Copy python depencies to build directory

We’re going to copy the python packages from the site-packages folders where they live in our virtualenv to our build directory so they’re included in our distribution. Starting with the 32-bit packages:

cp -r ~/virtualenv/lib/python2.7/site-packages/boto .

cp -r ~/virtualenv/lib/python2.7/site-packages/requests .

cp -r ~/virtualenv/lib/python2.7/site-packages/smart_open .

And the 64-bit packages:

cp -r ~/virtualenv/lib64/python2.7/site-packages/* .

Add your handler code

I’ll leave it up to you how you want to write the handler code. However, there’s a couple things we have to do in order to make Gensim load a model properly. First, create your handler.py (or whatever you want to call it) in the build directory.

Next, inside the handler we’re going to load the system libraries that we put into the lib directory before importing Gensim since those libraries are not available in the default LD_LIBRARY_PATH. This code is pretty much verbatim from Ryan Brown’s post:

import ctypes
import os

for d, _, files in os.walk('lib'):
    for f in files:
        if f.endswith('.a') or f.endswith('.settings'):
            continue
        print('loading %s...' % f)
        ctypes.cdll.LoadLibrary(os.path.join(d, f))

import gensim

That gets us to the point where we can import Gensim. Now we have to give it a model. Unfortunately Lambda has a limit on how much space can be used inside the container, so for models that will be more than a few hundred MB (most of them, probably), downloading them to a temp directory is out of the question. Fortunately, the creators of Gensim are also the creators of the awesome Smart Open package which makes streaming a model from S3 a breeze. We’ll pass the load command a Boto S3 key that Gensim will load.

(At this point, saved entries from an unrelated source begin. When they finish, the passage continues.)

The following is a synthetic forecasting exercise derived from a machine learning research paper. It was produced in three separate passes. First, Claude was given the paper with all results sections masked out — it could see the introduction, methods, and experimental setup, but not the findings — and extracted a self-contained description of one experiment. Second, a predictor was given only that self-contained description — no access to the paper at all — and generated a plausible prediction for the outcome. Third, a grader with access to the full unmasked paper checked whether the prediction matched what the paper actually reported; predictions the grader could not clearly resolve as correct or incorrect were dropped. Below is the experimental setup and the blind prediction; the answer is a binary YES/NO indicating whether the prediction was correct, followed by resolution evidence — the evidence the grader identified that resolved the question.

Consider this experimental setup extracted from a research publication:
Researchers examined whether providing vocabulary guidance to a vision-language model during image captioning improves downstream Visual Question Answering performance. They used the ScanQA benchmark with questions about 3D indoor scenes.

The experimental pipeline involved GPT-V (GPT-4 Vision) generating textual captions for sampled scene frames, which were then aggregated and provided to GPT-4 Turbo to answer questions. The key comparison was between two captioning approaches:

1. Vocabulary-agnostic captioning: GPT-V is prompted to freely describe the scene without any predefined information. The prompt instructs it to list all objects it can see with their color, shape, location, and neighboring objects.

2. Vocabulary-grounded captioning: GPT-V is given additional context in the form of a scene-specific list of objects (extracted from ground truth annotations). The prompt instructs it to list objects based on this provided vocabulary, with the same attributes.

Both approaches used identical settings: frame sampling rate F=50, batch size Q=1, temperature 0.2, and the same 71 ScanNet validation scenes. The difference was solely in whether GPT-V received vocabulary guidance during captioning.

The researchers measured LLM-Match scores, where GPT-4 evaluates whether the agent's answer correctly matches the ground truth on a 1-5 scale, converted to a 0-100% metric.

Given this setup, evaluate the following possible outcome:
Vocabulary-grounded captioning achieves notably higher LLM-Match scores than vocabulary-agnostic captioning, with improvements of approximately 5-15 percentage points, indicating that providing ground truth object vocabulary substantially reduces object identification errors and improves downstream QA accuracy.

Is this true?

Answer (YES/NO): NO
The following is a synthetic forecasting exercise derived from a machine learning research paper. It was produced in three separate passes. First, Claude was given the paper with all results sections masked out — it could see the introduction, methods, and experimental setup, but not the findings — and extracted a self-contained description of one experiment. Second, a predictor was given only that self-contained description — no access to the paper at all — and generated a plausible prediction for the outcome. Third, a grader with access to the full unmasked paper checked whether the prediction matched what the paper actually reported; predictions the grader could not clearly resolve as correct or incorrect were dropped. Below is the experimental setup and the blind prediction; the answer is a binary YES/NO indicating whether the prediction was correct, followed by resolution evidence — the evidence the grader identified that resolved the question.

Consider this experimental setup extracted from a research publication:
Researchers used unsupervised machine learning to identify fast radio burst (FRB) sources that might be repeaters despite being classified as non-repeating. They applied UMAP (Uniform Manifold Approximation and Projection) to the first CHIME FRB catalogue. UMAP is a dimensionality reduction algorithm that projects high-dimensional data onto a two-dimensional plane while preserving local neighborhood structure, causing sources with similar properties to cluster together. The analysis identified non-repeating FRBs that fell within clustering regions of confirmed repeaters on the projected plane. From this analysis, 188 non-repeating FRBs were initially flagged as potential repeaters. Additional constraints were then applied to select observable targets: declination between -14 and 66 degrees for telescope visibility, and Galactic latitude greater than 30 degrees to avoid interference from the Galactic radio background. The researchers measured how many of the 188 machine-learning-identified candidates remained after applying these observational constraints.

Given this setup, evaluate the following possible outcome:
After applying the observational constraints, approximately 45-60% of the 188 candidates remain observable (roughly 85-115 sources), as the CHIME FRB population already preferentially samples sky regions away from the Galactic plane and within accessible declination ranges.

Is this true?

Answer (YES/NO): NO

Before you load the model, you’ll need to put it on S3. With your model loaded, use mymodel.save_word2vec_format('filename.bin', binary=True) to ensure it’s the correct file type. Copy it to the S3 bucket of your choice, and then add to handler.py below import gensim:

import boto
from boto.s3.connection import OrdinaryCallingFormat

AWS_ACCESS_KEY_ID = 'my aws access key'
AWS_SECRET_ACCESS_KEY = 'my aws secret access key'
S3_BUCKET = 'my model S3 bucket'
S3_KEY = 'my model S3 key'

def download_gensim_model():
    s3_conn = boto.connect_s3(aws_access_key_id=AWS_ACCESS_KEY_ID,
                              aws_secret_access_key=AWS_SECRET_ACCESS_KEY, 
                              calling_format=OrdinaryCallingFormat())
    bucket = s3_conn.get_bucket(S3_BUCKET)
    key = bucket.get_key(S3_KEY)
    model = gensim.models.Word2Vec.load_word2vec_format(key, binary=True)
    return model

model = download_gensim_model()

Et voila, you have a working model. Now just define your handler code to give back whatever you want. For our example here, we’ll just send back a list of word vectors for each word in the request’s text:

def handler(event, context):
    text = event['text']
    split_text = text.split()
    vectors = [model[word].tolist() for word in split_text]

    return vectors

Zip it and rip it

Now zip it up:

zip -r -q gensim_dist.zip ./*

Upload it to S3:

aws s3 cp gensim_dist.zip s3://lambda-dist.mycompany.com/gensim_dist.zip

And go into the Lambda page on the AWS Console. Create a new function (be sure it has enough memory - for our purposes we used 832MB) and use a link to the zip file you uploaded as the code entry type. Configure the test function the way you want, and test it. The first initialization may take a couple dozen seconds, but after that it should fly and only take a few milliseconds per execution.

Conclusion

So there you have it - Gensim working on AWS Lambda. Congratulate yourself for not having to manage scaling your model, and go worry about making the model better.

Thanks to

Gordon Towne, Dylan Lingelbach, Nathaniel Meierpolys, and the rest of the crew at Earshot helping keep me unstuck.